Temos de ter responsabilidade de transferir as novas gerações o legado bíblico da boa moral, 
boa ética, da adoração e mordomia ao nosso Deus, e também transferir o legado das experiências do 
que Deus fez e faz em nossas vidas e na nossa sociedade. 
Muitos de nós não estamos tendo noção de continuidade social, em especial nós pais, estamos 
perdendo a oportunidade de fazermos os nossos filhos de nosso discípulos em especial discípulos de 
Cristo. Um exemplo de continuidade social é o templo de nossa igreja, para nós desfrutarmos desse 
templo muitos trabalharam, ofertaram e se dedicaram suas vidas o para construí-lo e mantê-lo. Outro 
exemplo de continuidade é a formação de discípulos e nisso precisamos nos dedicar e colocar em 
prática o que está escrito em Mateus 28:19 e 20. 

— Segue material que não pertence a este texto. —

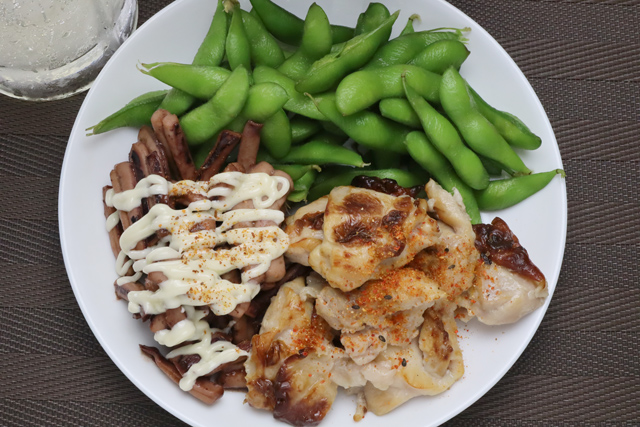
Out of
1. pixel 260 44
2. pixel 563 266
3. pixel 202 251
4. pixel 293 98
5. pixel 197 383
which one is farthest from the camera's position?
pixel 563 266

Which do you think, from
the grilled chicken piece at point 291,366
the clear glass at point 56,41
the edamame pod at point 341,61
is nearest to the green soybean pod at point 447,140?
the edamame pod at point 341,61

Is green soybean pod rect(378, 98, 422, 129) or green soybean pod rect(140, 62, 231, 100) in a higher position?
green soybean pod rect(140, 62, 231, 100)

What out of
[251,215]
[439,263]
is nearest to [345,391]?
[439,263]

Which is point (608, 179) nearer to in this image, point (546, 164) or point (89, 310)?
point (546, 164)

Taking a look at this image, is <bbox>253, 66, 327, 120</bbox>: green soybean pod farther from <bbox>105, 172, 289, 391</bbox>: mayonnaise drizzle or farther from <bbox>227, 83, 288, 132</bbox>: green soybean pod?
<bbox>105, 172, 289, 391</bbox>: mayonnaise drizzle

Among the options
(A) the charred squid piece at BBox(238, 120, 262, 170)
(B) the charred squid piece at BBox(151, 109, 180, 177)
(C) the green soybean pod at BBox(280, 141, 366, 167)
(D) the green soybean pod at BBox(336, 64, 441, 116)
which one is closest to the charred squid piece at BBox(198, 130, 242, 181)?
(A) the charred squid piece at BBox(238, 120, 262, 170)

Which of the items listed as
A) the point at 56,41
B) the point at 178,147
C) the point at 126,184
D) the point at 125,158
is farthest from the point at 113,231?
the point at 56,41

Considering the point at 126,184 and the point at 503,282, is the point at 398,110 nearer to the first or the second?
the point at 503,282
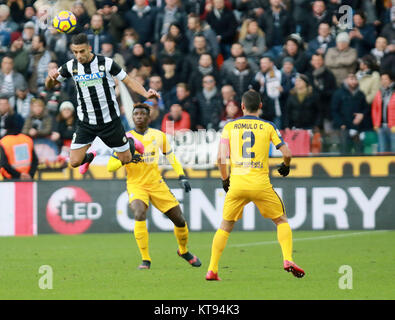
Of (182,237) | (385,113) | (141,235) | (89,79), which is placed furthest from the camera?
(385,113)

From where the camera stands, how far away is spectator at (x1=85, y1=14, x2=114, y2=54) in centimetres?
1752

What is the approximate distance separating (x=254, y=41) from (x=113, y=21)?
311 centimetres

“Portanto, vão e façam discípulos de todas as nações, batizando-os em 
nome do Pai e do Filho e do Espírito Santo, ensinando-os a obedecer a tudo o 
que eu lhes ordenei. E eu estarei sempre com vocês, até o fim dos tempos". 
 
O “ide” é muito importante e necessário devemos sim fazê-lo, mas o “ensinai” é mais importante 
e mais necessário que o “ide”, porque pode-se ensinar sem fazer o “ide”, porém não adiantará nada 
fazer o ide e não culminar o “ensinai”, um exemplo disso, é quando ensina-se as escrituras ao seu filho 
ou uma pessoa próxima, você está fazendo o “ensinai” porém não o “ide. 
Precisamos assumir essa responsabilidade de ensinar as escrituras às novas gerações. A nova 
geração é que dirigirá o país em um futuro próximo, eles serão cidadãos, cônjuges, políticos, crentes, 
pastores e lideres. Serão eles quem cuidarão de nós na velhice! Por mais estas razões precisamos 
ensiná-los a boa moral, a boa ética e principalmente a adoração ao Senhor. Venhamos refletir que tipo 
de pessoas estamos produzindo em nossa sociedade e que venhamos a realizar o que está instruído 
em Provérbio 22:6 “Instrua a criança segundo o caminho que ela deve andar, e mesmo quando envelhecer não 
se desviará deles”. 
Estejamos convictos em fé e não duvidar que “Os filhos são herança do Senhor, e o fruto do ventre é 
a sua recompensa” (Salmos 127:3) e hoje é o nosso privilégio ensinar e educar, cuidar de nossos filhos 
embora seja algo muito trabalhoso, porém não é algo penoso. Filhos não são fardos e sim privilégios. 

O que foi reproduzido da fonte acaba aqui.